No more details are available but they have clearly derived estimates based on some (fairly old) data and some unexplained assumptions.
You would only bother coming up with estimates from a computer model if the real figures were not available. But here's the thing. The ONS has detailed hospital admission data for exactly the same areas that Alcohol Concern make guesstimates for. And what a difference there is between the ONS's figures and Alcohol Concern's estimates.
In Barnsley in 2012/13, for example, the ONS says there were 900 alcohol-related hospital admissions (600 were partly attributed to alcohol, 300 were wholly attributed to alcohol). Alcohol Concern says there were 46,992.
The difference between 900 and 46,992 is non-trivial to put it mildly.
To take another example from my neck of the woods, Alcohol Concern reckons there were 128,922 alcohol-related hospital admissions in West Sussex in 2012/13. The ONS says there were 14,210.
Alcohol Concern reckons there were 52,092 admissions in Brighton and Hove. The ONS says there were 4,640.

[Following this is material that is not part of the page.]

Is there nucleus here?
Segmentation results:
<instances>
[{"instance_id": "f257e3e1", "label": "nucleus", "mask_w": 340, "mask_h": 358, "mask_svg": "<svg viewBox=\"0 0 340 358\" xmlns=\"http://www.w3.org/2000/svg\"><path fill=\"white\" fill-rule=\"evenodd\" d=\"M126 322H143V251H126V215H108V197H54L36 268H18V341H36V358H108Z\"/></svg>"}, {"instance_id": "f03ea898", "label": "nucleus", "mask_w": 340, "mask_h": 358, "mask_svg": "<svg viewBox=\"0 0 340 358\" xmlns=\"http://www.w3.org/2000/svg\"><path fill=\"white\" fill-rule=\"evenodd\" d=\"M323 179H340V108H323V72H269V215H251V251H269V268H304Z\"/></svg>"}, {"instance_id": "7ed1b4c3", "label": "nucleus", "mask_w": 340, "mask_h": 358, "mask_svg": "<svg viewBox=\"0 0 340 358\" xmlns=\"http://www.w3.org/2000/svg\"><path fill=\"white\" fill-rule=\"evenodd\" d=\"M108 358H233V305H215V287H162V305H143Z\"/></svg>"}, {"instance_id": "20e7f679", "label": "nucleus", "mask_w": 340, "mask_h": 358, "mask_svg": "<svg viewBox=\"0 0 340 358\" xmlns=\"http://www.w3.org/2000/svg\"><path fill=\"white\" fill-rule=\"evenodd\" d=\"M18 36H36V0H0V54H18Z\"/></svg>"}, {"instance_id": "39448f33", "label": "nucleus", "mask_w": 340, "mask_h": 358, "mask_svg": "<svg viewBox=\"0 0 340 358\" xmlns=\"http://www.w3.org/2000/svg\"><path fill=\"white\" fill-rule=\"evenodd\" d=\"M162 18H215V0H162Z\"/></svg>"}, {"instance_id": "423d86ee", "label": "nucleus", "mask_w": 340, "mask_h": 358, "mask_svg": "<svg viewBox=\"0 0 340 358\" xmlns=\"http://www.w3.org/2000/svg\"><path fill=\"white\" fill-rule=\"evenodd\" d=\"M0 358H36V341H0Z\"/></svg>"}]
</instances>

Alcohol Concern says there were 48,745 alcohol-related hospital admissions in Westminster. The ONS says there were 3,360.
These are massive discrepancies and Alcohol Concern make no attempt to explain why their figures are ten to fifty times higher than the ONS's. On the contrary, their press release implies that theirs are the official figures.
Since the ONS is a reputable organisation using official NHS records and a transparent methodology, I am inclined to think that their figures are much closer to the truth than those of a partisan pressure group.
Still, it got an enormous amount of newspaper coverage so well done Alcohol Concern. But be careful—one day a journalist might actually bother doing some basic fact-checking.